[Start of Excerpted data]

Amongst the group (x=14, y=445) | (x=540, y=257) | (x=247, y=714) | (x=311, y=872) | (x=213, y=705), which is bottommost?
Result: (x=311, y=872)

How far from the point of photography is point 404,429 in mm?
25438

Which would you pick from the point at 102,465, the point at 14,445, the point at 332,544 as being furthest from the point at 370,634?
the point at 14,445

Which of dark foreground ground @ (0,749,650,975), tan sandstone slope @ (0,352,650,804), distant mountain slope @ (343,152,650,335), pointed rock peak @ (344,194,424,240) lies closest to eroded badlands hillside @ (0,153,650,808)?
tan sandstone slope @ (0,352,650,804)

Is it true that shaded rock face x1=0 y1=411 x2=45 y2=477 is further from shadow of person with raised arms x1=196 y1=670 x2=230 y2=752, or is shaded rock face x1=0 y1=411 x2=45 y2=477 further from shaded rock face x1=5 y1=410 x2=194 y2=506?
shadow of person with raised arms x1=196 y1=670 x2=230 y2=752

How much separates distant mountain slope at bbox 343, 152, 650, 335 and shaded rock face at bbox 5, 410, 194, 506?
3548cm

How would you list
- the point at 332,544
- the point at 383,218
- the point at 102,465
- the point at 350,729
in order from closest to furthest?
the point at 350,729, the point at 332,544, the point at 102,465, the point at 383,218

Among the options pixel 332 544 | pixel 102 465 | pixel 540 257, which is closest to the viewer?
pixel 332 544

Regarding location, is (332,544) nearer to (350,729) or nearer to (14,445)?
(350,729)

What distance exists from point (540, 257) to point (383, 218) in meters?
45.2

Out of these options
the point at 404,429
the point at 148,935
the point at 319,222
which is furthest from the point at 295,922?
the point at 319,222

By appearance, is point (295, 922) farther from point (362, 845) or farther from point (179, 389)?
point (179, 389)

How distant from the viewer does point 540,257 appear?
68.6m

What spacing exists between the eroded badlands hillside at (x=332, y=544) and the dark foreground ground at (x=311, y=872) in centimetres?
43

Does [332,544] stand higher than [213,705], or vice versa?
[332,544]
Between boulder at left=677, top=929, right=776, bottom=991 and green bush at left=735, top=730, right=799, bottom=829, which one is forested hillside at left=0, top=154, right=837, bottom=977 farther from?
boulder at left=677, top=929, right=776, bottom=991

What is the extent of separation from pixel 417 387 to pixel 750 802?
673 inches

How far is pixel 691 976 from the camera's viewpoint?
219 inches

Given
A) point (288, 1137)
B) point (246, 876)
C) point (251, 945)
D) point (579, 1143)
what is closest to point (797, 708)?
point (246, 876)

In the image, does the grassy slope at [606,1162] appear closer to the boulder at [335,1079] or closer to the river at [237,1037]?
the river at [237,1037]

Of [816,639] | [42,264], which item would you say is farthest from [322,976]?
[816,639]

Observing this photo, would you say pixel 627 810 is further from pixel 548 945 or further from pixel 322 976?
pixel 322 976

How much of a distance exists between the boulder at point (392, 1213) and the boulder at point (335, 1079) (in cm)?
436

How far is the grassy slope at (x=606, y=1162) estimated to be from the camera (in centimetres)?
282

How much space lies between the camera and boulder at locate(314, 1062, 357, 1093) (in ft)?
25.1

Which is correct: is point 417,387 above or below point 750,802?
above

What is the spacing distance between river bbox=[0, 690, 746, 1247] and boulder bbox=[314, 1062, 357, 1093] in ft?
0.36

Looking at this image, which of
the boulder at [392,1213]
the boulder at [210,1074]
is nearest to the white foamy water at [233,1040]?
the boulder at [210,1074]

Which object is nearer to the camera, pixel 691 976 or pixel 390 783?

[End of Excerpted data]

■ What you should do: Please change "grassy slope" to "green slope" everywhere in the records above and give them back otherwise unchanged.

■ Result:
Amongst the group (x=14, y=445) | (x=540, y=257) | (x=247, y=714) | (x=311, y=872) | (x=213, y=705), which is bottommost?
Result: (x=311, y=872)

How far from the point of photography is point 404,429 in mm?
25438

Which would you pick from the point at 102,465, the point at 14,445, the point at 332,544 as being furthest from the point at 370,634?
the point at 14,445

Which of dark foreground ground @ (0,749,650,975), tan sandstone slope @ (0,352,650,804), distant mountain slope @ (343,152,650,335), pointed rock peak @ (344,194,424,240) lies closest to eroded badlands hillside @ (0,153,650,808)?
tan sandstone slope @ (0,352,650,804)

Is it true that shaded rock face x1=0 y1=411 x2=45 y2=477 is further from shadow of person with raised arms x1=196 y1=670 x2=230 y2=752, or is shaded rock face x1=0 y1=411 x2=45 y2=477 further from shaded rock face x1=5 y1=410 x2=194 y2=506?
shadow of person with raised arms x1=196 y1=670 x2=230 y2=752

How much separates distant mountain slope at bbox 343, 152, 650, 335 and shaded rock face at bbox 5, 410, 194, 506?
3548cm

How would you list
- the point at 332,544
- the point at 383,218
- the point at 102,465
- the point at 350,729
in order from closest to furthest?
the point at 350,729, the point at 332,544, the point at 102,465, the point at 383,218

Among the options pixel 332 544 | pixel 102 465 | pixel 540 257, which is closest to the viewer?
pixel 332 544

Regarding location, is (332,544) nearer to (350,729) or nearer to (14,445)?
(350,729)

What distance exists from point (540, 257) to point (383, 218) in meters?
45.2

Out of these options
the point at 404,429
the point at 148,935
the point at 319,222
which is furthest from the point at 295,922?
the point at 319,222

By appearance, is point (295, 922) farther from point (362, 845) or farther from point (179, 389)?
point (179, 389)

How distant from the viewer does point 540,257 appear?
68.6m

What spacing exists between the eroded badlands hillside at (x=332, y=544) and the dark foreground ground at (x=311, y=872) in centimetres?
43

Does [332,544] stand higher than [213,705], or vice versa?
[332,544]
Between boulder at left=677, top=929, right=776, bottom=991 and green bush at left=735, top=730, right=799, bottom=829, which one is forested hillside at left=0, top=154, right=837, bottom=977 farther from?
boulder at left=677, top=929, right=776, bottom=991

What is the extent of separation from pixel 417 387 to pixel 750 802?
673 inches

How far is pixel 691 976 from the camera's viewpoint?
219 inches

Given
A) point (288, 1137)
B) point (246, 876)
C) point (251, 945)
D) point (579, 1143)
what is closest to point (797, 708)?
point (246, 876)

In the image, does the green slope at [606,1162] appear closer to the boulder at [335,1079] or closer to the river at [237,1037]?
the river at [237,1037]

Of [816,639] | [42,264], which item would you say is farthest from [322,976]?
[816,639]

Observing this photo, would you say pixel 627 810 is further from pixel 548 945 or further from pixel 322 976?
pixel 322 976

How much of a distance exists between the boulder at point (392, 1213) and the boulder at point (335, 1079) (in cm)?
436

How far is the green slope at (x=606, y=1162) estimated to be from the camera (in centimetres)?
282

How much space lies between the camera and boulder at locate(314, 1062, 357, 1093) (in ft)?
25.1

Which is correct: is point 417,387 above or below point 750,802?
above

What is the spacing distance between river bbox=[0, 690, 746, 1247] and boulder bbox=[314, 1062, 357, 1093] in ft?
0.36

Looking at this image, which of
the boulder at [392,1213]
the boulder at [210,1074]
is nearest to the white foamy water at [233,1040]?
the boulder at [210,1074]

Which object is nearer to the camera, pixel 691 976 or pixel 390 783?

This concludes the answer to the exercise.